Autrefois sous le giron du Crédit Mutuel Arkéa, Mangopay a été acquise le mois dernier par le fonds d’investissement américain Advent International. Romain Mazieres, CEO de la solution qui facilite les flux de paiement des marketplaces et des plateformes de crowdfunding, a accepté cet entretien pour nous en dire plus sur cette étape charnière qui marque l’internationalisation de la fintech.

Dans quelle étape de développement s’inscrit Mangopay avec cette nouvelle acquisition ?

Romain Mazieres : Nous vivons une étape charnière dans notre développement. Advent a injecté 75 millions d’euros dans la société pour accélérer notre croissance. Mangopay est composé à ce jour de 260 personnes réparties dans nos bureaux à Paris, Madrid, Milan, Berlin, Londres, Stockholm, Amsterdam et nous avons l’ambition de doubler nos effectifs d’ici deux ans en consolidant nos équipes dans toute l’Europe. Nous comptons sur l’expertise Advent International pour nous accompagner dans notre développement outre-Atlantique. La réglementation bancaire aux États-Unis n’a rien à voir avec celle en Europe. Un nouveau challenge pour Mangopay.

Mes équipes et moi-même sommes prêts à accélérer. Il s’agit pour nous de la continuité de notre plan de croissance de ces dernières années. Nous étions à peine une soixantaine de personnes en 2018. J’ai confiance en notre culture d’entreprise et à mes équipes pour passer à l’échelle internationale. Nous avons avons en ce sens recruté Luke Trayfoot, ancien Directeur Marketplace EMEA chez PayPal, pour le poste de Chief Revenue Officer ainsi que Xavier Garambois ancien VP Amazon Europe, comme chairman pour m’accompagner dans cette nouvelle aventure.

Comment pourriez-vous qualifier les liens entretenus à ce jour entre les grandes banques et les fintech ?

Certaines banques traditionnelles ont décidé de se rapprocher des fintech, d’autres sont encore réticentes. Mais de manière générale, je pense que les grandes banques ont compris que de toute façon, il est compliqué voire impossible d’internaliser la vague de disruption en cours dans leur secteur. Les partenariats sont donc de plus en plus fréquents et nous collaborons nous-mêmes avec une dizaine de grands acteurs.

=====

▸ **CONSIGNE A**
Recopiez le passage de l'entretien sur Mangopay en commençant aux mots « Romain Mazieres : Nous » et en terminant après « challenge pour Mangopay. ».

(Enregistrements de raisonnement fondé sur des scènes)

=====

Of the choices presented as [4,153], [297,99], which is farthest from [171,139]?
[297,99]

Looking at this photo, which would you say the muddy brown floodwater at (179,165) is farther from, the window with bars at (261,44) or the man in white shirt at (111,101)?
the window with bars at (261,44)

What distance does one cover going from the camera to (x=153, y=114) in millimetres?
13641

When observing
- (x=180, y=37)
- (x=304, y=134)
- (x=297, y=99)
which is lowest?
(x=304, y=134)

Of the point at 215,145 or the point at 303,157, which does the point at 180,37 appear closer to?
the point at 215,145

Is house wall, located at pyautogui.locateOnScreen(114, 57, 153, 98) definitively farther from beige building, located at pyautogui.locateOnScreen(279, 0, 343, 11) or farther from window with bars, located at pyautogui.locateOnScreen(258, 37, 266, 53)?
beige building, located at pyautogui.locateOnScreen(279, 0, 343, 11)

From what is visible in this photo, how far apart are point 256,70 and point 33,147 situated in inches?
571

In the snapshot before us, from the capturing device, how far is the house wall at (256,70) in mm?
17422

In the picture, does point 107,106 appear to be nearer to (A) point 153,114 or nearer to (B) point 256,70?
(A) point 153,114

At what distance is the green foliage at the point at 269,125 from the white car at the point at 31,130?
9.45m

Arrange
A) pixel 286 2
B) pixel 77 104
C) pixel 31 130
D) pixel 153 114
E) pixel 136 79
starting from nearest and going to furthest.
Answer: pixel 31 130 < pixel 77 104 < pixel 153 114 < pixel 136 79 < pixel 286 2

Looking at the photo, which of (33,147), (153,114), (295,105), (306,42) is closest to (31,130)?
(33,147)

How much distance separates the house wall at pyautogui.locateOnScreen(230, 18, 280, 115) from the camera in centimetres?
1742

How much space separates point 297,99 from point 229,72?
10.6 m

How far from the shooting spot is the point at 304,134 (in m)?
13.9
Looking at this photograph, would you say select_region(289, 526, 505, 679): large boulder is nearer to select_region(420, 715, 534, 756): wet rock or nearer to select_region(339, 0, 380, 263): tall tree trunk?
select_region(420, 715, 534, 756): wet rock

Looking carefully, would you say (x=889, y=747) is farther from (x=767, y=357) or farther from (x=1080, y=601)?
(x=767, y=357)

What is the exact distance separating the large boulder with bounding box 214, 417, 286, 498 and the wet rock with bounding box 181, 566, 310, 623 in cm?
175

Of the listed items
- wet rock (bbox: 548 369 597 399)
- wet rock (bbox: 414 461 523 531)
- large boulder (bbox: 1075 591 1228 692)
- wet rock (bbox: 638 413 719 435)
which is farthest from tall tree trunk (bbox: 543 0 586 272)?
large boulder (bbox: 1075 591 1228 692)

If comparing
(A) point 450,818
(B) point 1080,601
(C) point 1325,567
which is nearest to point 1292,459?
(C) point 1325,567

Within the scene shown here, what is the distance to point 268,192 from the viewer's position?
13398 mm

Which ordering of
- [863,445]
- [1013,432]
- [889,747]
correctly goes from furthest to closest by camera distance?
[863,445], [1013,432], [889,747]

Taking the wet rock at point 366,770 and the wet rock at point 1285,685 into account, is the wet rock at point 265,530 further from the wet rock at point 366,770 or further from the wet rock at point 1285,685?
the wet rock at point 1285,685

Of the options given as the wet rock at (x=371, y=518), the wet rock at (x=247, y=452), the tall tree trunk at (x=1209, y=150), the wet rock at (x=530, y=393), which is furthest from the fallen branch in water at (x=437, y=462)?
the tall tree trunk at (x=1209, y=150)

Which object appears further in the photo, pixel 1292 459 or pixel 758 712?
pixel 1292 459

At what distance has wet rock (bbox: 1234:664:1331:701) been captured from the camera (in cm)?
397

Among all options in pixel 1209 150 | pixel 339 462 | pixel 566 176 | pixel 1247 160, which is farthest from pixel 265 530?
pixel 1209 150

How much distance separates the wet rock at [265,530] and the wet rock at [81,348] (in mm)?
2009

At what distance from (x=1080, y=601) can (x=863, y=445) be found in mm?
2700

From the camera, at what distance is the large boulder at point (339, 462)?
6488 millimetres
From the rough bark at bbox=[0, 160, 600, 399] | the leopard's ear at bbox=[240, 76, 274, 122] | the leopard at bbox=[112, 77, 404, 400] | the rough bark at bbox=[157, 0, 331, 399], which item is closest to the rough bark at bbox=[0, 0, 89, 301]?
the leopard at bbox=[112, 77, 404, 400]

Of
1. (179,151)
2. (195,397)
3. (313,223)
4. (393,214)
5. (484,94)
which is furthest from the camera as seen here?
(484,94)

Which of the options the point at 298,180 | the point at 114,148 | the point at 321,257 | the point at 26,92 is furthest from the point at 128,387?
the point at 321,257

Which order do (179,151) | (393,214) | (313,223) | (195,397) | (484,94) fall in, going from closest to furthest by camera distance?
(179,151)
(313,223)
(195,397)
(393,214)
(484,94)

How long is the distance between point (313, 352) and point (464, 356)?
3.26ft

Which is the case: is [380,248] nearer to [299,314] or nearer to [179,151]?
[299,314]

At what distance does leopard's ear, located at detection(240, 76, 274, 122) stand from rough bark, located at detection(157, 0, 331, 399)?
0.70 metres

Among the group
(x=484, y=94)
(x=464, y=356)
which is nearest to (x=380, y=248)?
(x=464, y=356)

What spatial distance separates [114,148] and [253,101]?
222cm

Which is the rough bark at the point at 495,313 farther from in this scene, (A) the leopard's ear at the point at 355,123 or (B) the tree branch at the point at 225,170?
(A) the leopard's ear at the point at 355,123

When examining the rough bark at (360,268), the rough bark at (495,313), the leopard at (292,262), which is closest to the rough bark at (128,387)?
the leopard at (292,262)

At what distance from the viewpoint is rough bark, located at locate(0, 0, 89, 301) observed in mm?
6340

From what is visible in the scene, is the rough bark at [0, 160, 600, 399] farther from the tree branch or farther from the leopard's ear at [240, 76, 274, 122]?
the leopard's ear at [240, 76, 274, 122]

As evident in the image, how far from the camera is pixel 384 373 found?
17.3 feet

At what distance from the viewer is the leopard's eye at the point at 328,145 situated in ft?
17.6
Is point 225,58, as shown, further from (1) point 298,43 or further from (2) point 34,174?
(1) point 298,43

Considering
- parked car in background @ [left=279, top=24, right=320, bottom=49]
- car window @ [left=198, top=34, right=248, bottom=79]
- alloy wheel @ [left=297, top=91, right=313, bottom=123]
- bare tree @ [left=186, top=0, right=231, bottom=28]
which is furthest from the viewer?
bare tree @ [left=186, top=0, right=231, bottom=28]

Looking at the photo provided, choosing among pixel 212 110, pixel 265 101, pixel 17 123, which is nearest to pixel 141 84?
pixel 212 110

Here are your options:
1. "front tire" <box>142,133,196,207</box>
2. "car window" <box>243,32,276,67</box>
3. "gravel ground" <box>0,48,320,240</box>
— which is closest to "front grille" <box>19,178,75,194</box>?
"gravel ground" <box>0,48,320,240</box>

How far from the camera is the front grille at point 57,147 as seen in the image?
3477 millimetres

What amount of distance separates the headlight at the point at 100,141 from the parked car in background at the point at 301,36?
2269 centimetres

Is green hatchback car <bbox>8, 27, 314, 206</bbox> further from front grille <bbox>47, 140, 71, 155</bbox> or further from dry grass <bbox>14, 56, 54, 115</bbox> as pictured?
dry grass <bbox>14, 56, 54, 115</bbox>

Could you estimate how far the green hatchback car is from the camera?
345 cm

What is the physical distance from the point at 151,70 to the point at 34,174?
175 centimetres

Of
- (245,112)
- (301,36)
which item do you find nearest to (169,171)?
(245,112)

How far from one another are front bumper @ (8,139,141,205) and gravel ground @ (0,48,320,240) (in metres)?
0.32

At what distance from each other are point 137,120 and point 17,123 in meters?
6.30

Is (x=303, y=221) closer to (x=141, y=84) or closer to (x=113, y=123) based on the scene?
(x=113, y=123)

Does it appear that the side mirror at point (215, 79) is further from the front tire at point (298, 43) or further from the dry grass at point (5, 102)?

=====

▸ **CONSIGNE B**
Mettez sous forme de tableau Markdown les lignes du listing, de la ligne contenant « Within the scene » jusqu'à celle contenant « [863,445], [1013,432], [889,747] », bornes comprises et sans les lignes vides. Utilisez deux colonnes, « Numéro » et « Ligne du listing ».

▸ **RÉPONSE FINALE A**
Romain Mazieres : Nous vivons une étape charnière dans notre développement. Advent a injecté 75 millions d’euros dans la société pour accélérer notre croissance. Mangopay est composé à ce jour de 260 personnes réparties dans nos bureaux à Paris, Madrid, Milan, Berlin, Londres, Stockholm, Amsterdam et nous avons l’ambition de doubler nos effectifs d’ici deux ans en consolidant nos équipes dans toute l’Europe. Nous comptons sur l’expertise Advent International pour nous accompagner dans notre développement outre-Atlantique. La réglementation bancaire aux États-Unis n’a rien à voir avec celle en Europe. Un nouveau challenge pour Mangopay.

▸ **RÉPONSE FINALE B**
| Numéro | Ligne du listing |
|---|---|
| 1 | Within the scene shown here, what is the distance to point 268,192 from the viewer's position? |
| 2 | 13398 mm |
| 3 | Which ordering of |
| 4 | - [863,445] |
| 5 | - [1013,432] |
| 6 | - [889,747] |
| 7 | correctly goes from furthest to closest by camera distance? |
| 8 | [863,445], [1013,432], [889,747] |